When business owners think about succession planning, they often picture selling to a competitor, a private equity firm or their management team. But there’s also a lesser-known option that can ensure business continuity while reaping tax benefits and motivating loyal employees — an Employee Stock Ownership Plan, or ESOP.

Forming an ESOP can boost profits, motivate employees and provide tax benefits all around.

It’s not something you do overnight, and you have to be committed to it for the long term, but it’s an absolutely wonderful way of rewarding your employees.

What is an ESOP?

An ESOP is a qualified retirement plan, governed under the retirement laws of ERISA. About 11,000 U.S. companies currently have ESOPs that cover more than 13 million employees, according to the National Center for Employee Ownership.

An ESOP creates a trust fund that holds shares in the company on behalf of employees. The company can sell shares to the plan, or it can donate or lend cash to the plan to purchase shares from existing owners. Company contributions to the plan are tax-deductible, within certain limits.

Shares in the trust are allocated to individual employee accounts, which vest over time.

What are the benefits of ESOPs?

Most studies show that ESOP companies have a higher level of productivity and profit than comparable non-ESOP companies, because everyone is an owner. Even if an employee owns one-tenth of one-tenth of a percent, it can help with retention and morale over the long haul.

Employees gain extra motivation when they know that increased profits means an increase in their own personal wealth. Their ESOP shares become an added source of retirement savings.

An ESOP can also be a differentiator between companies. Potential hires choosing among two comparable employers may be swayed by the one that offers an ownership stake.

What are the tax benefits?

The tax benefits are incredible. An ESOP lets you buy the equity of the company from the owner using pre-tax dollars. Essentially, an ESOP sale is an ‘earn out’ — and while an owner is earning himself out of the business, there is the potential to reduce the burden of federal taxes.

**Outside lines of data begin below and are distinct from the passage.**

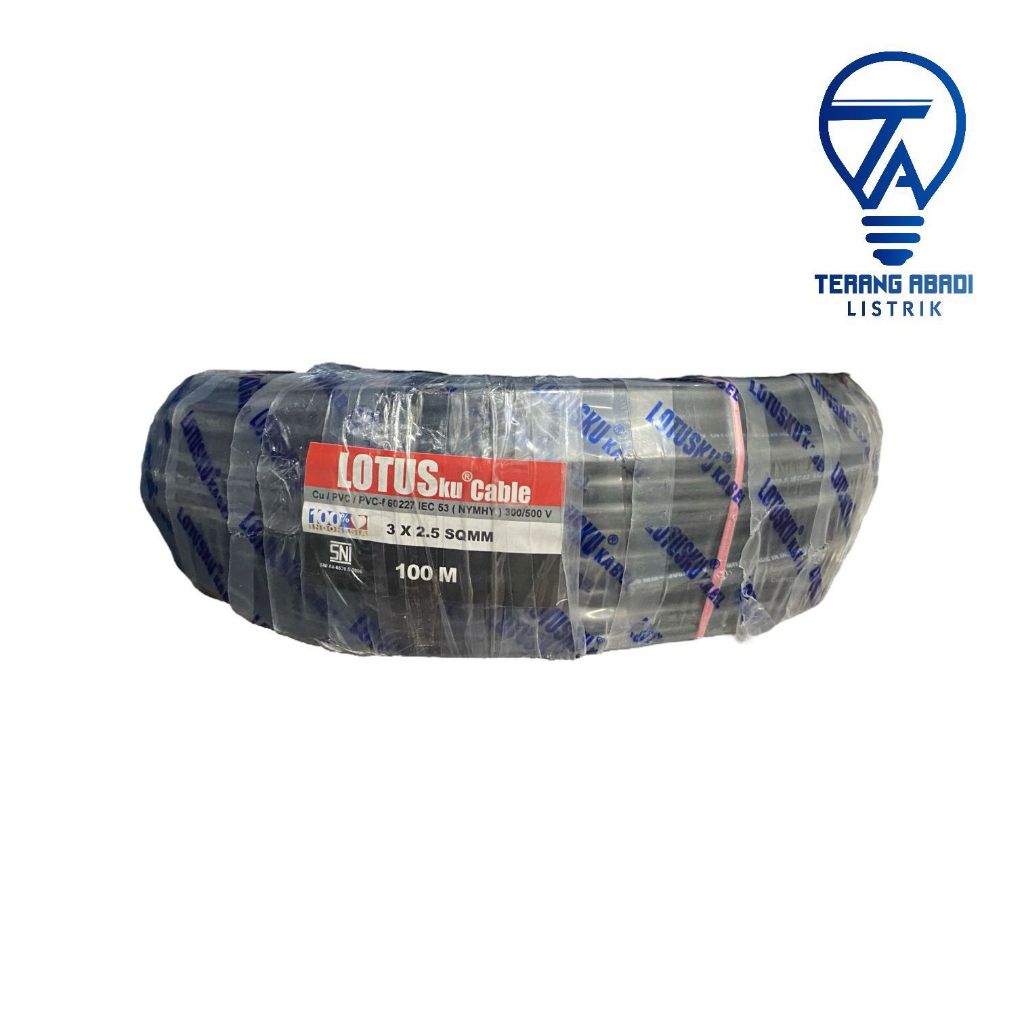 KABEL NYMHY (SERABUT) LOTUS 3 X 2,5 100 MTR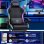 Silla Gaming GTPLAYER con Altavoces, Luz LED y Bolsillo Trasero - Negro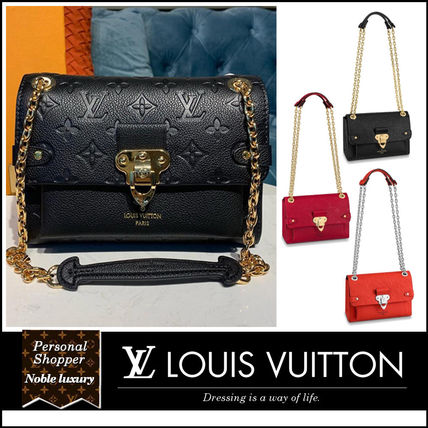 Louis Vuitton MONOGRAM EMPREINTE 2020 SS Casual Style Blended Fabrics 2WAY Bi color Chain Plain 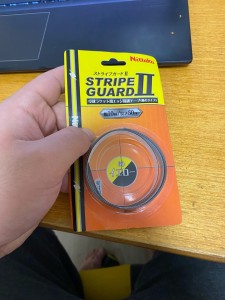 [продано] Лента торцевая Nittaku Stripe Guard 2 0.5m x 12mm YELLOW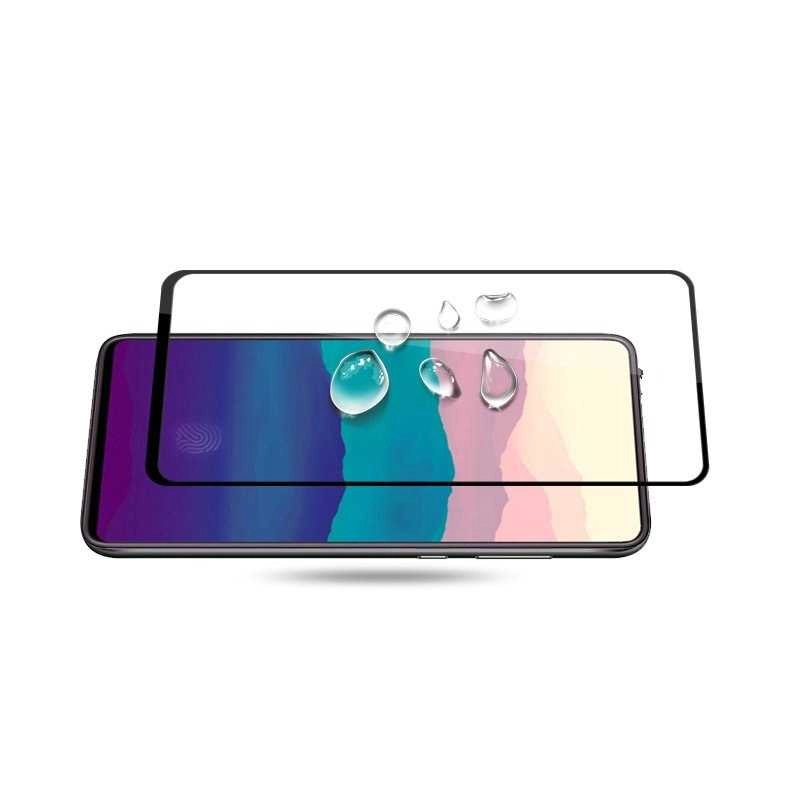 Galaxy Uyumlu A80 Zore Kenarları Kırılmaya Dayanıklı Cam Ekran Koruyucu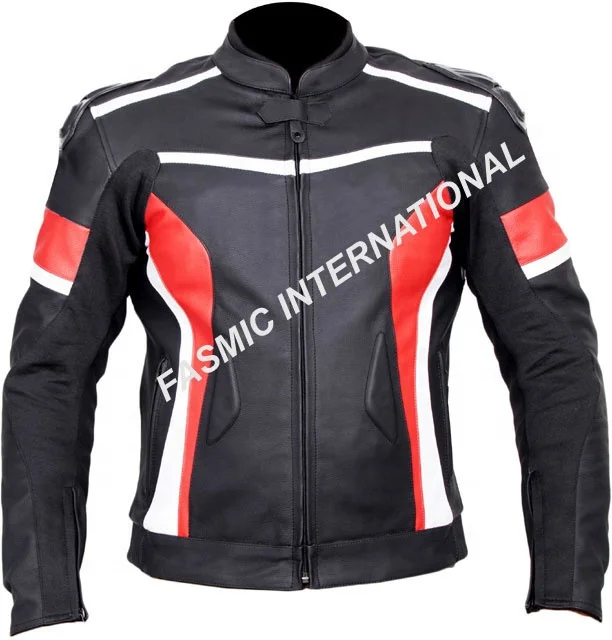 Motorbike Racing Leather Jacket Premium Leather Garments for Riders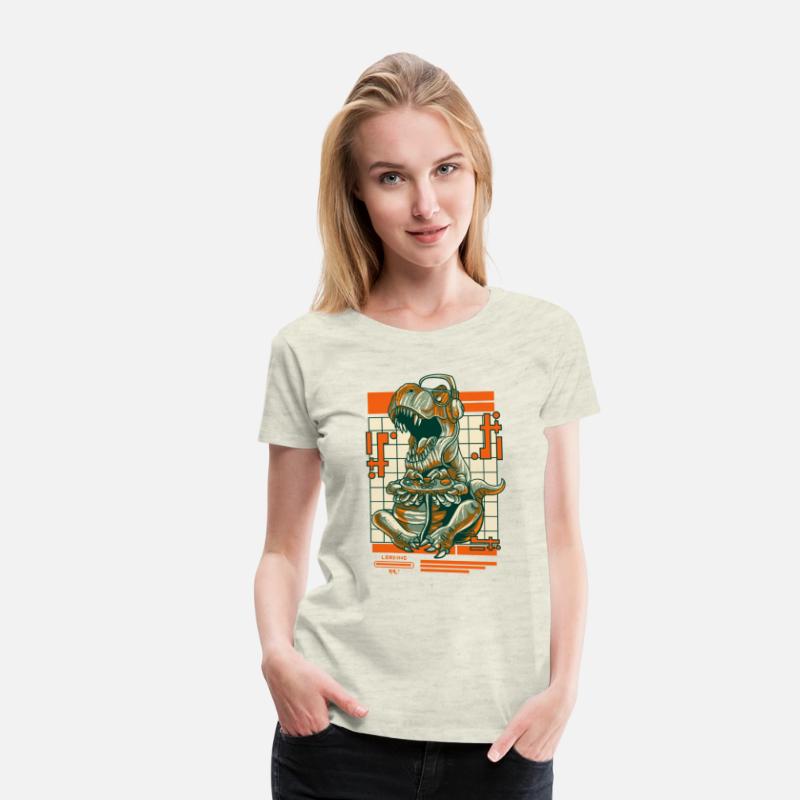 Retro T Rex Gamer Video Games Dinosaur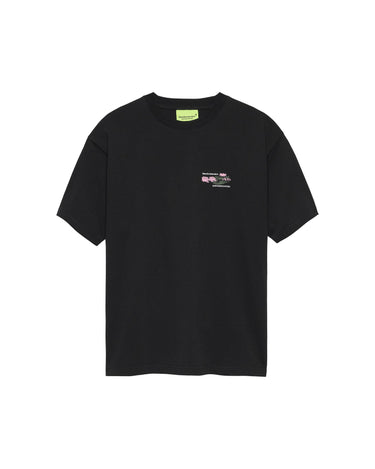 T-SHIRT HOMME LILIES NOIR NOIR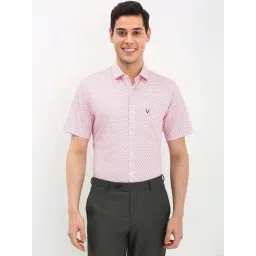 Allen Solly Pink Slim Fit Printed Shirt-picture-15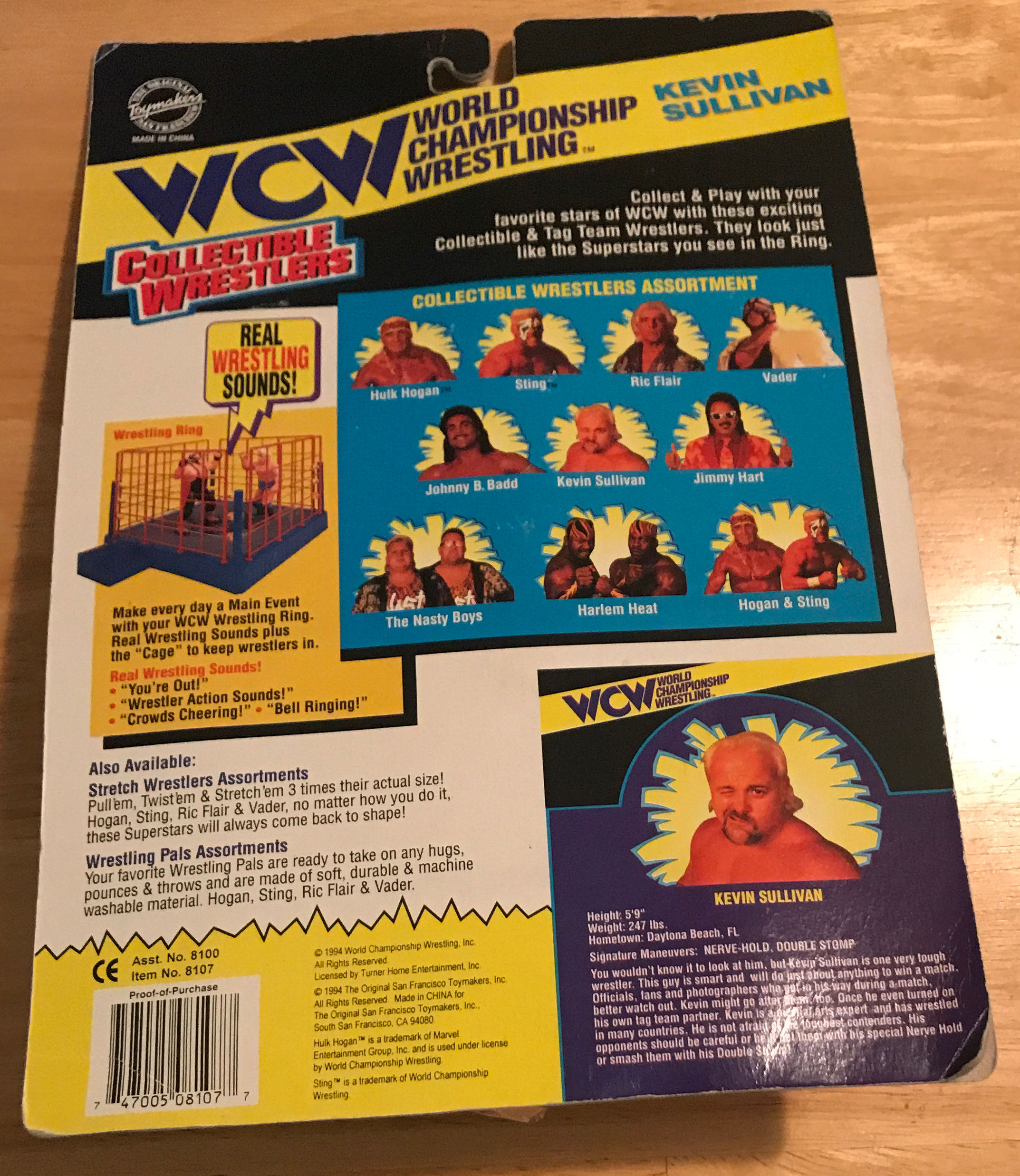 Kevin Sullivan [Blue Trunks] - Original San Francisco Toymakers (WCW - OSFTM) action figure collectible [Barcode 747005081077] - Main Image 2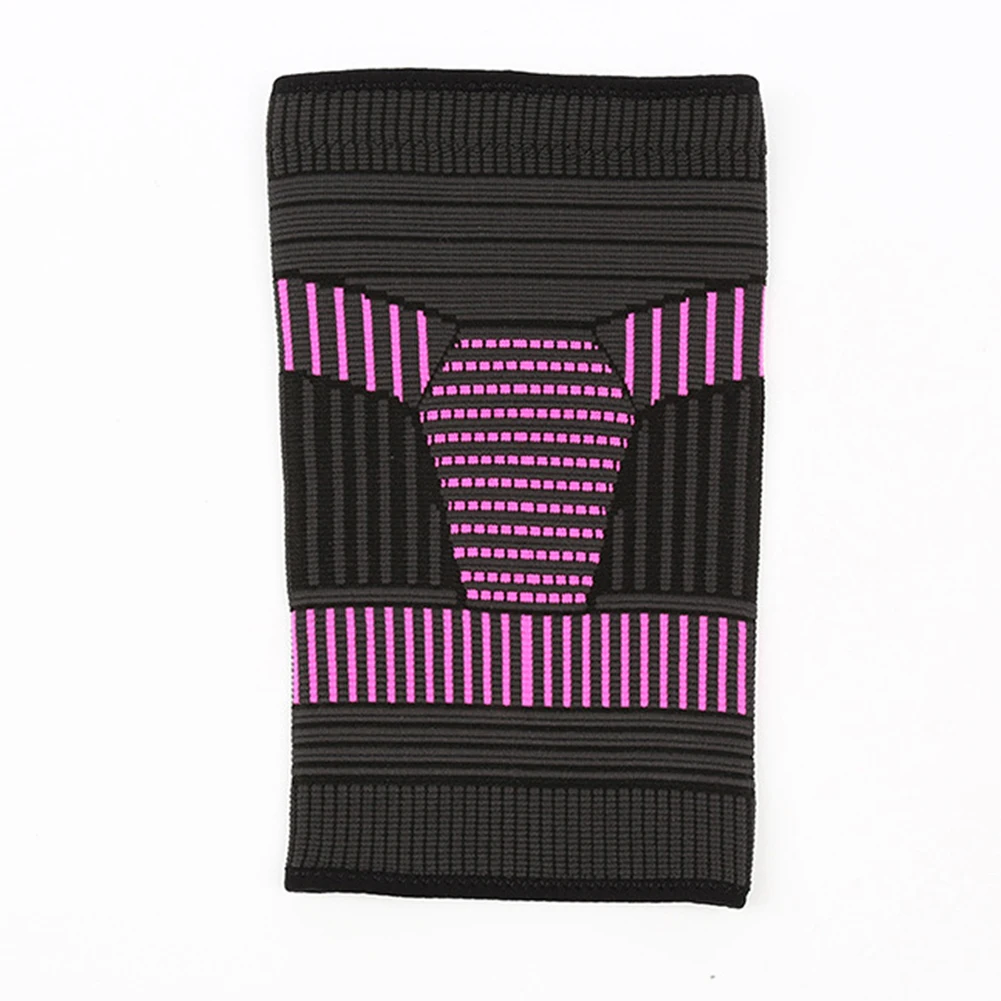 Gray pink M/L Спорт на открытом воздухе поддержка противоскользящие Велоспорт Туризм ударопрочный баскетбол наколенники Высокоэластичный, для фитнеса бега вязать скоба - Цвет: Gray pink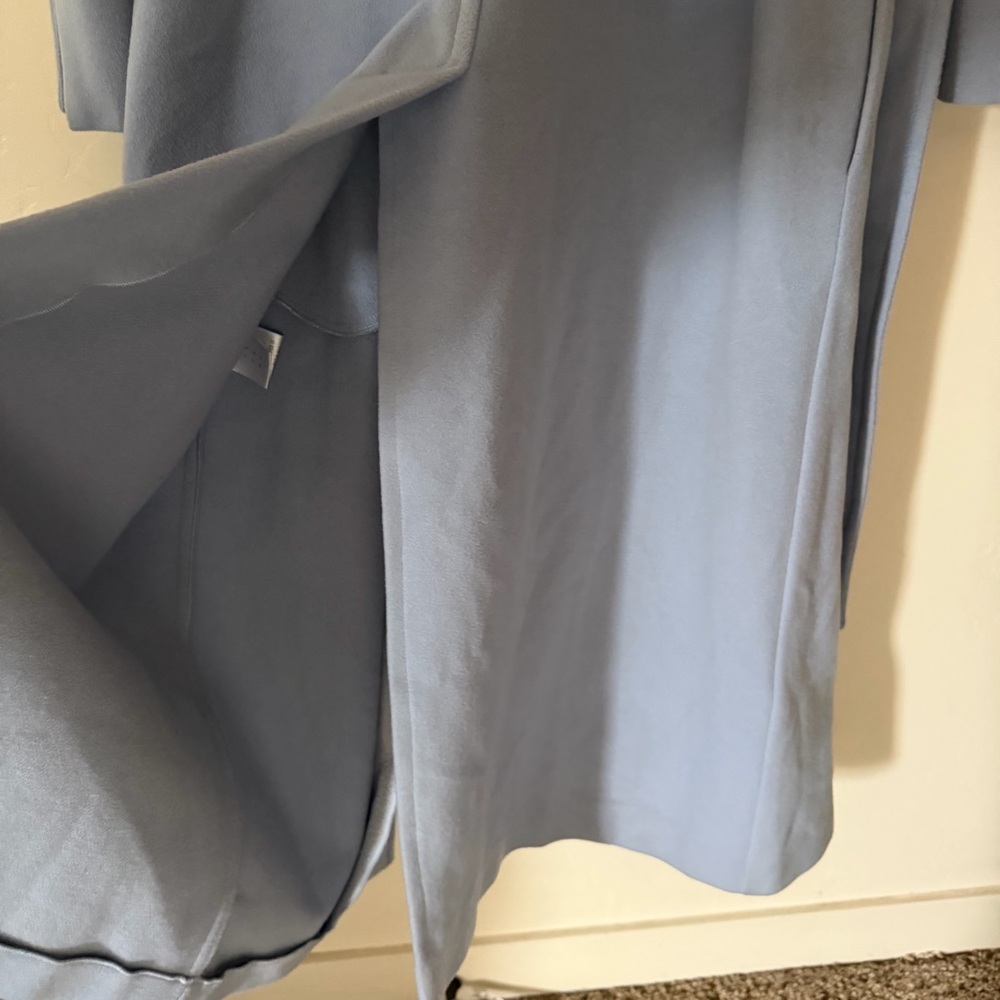 Blanca Vita Wool Blend Calistea Wrap Coat | Light Blue - Picture 11 of 11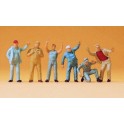 Figurines Chauffeurs debouts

In the case of a 100 percent sale of an S corp, the company is no longer subject to federal income taxes. In addition, if an owner sells a portion of his shares to the ESOP, and immediately after the sale, the ESOP owns at least 30 percent of the outstanding shares, the gain can be deferred and the proceeds of that sale can, in most cases, be invested on a tax-deferred basis, so the owner isn’t paying any taxes until he or she sells that second investment.

For example, if you own a company worth $10 million and you sell $3 million worth of shares, you can invest that $3 million in the market and not pay any current tax on the gain, even if the cost of the original shares you sold was nothing. It’s not until you sell the shares in the new investment that you have to pay taxes.

Another benefit for an S corp is that if it does a leveraged ESOP, it doesn’t pay taxes on the portion of the shares that are held by the ESOP. There are some ESOPs that are 100 percent ESOPs, and because the company is an S corp, it doesn’t pay corporate income taxes.

Which kinds of companies are the best matches?

ESOPs work well for companies that are stable and growing, and that have a strong belief in their employee base.

Where an ESOP doesn’t work well is at a company in which revenue and profits are volatile, because prices and valuation can go up and down quickly. It has to be a company that is in it for the long term and that is stable and growing.

In addition, there are costs associated with implementation and maintenance, so there aren’t many at companies with revenue of less than $5 million to $10 million.

How would a company begin to form an ESOP?

There are firms that specialize in forming and running ESOPs, and the process requires the help of several professionals. You need a valuation company that does an annual valuation of your business to establish the fair market price. You also need multiple lawyers to represent the company, the ESOP, and perhaps the selling shareholders.

Because an ESOP is an ERISA plan, there are labor and income tax regulations to deal with as well.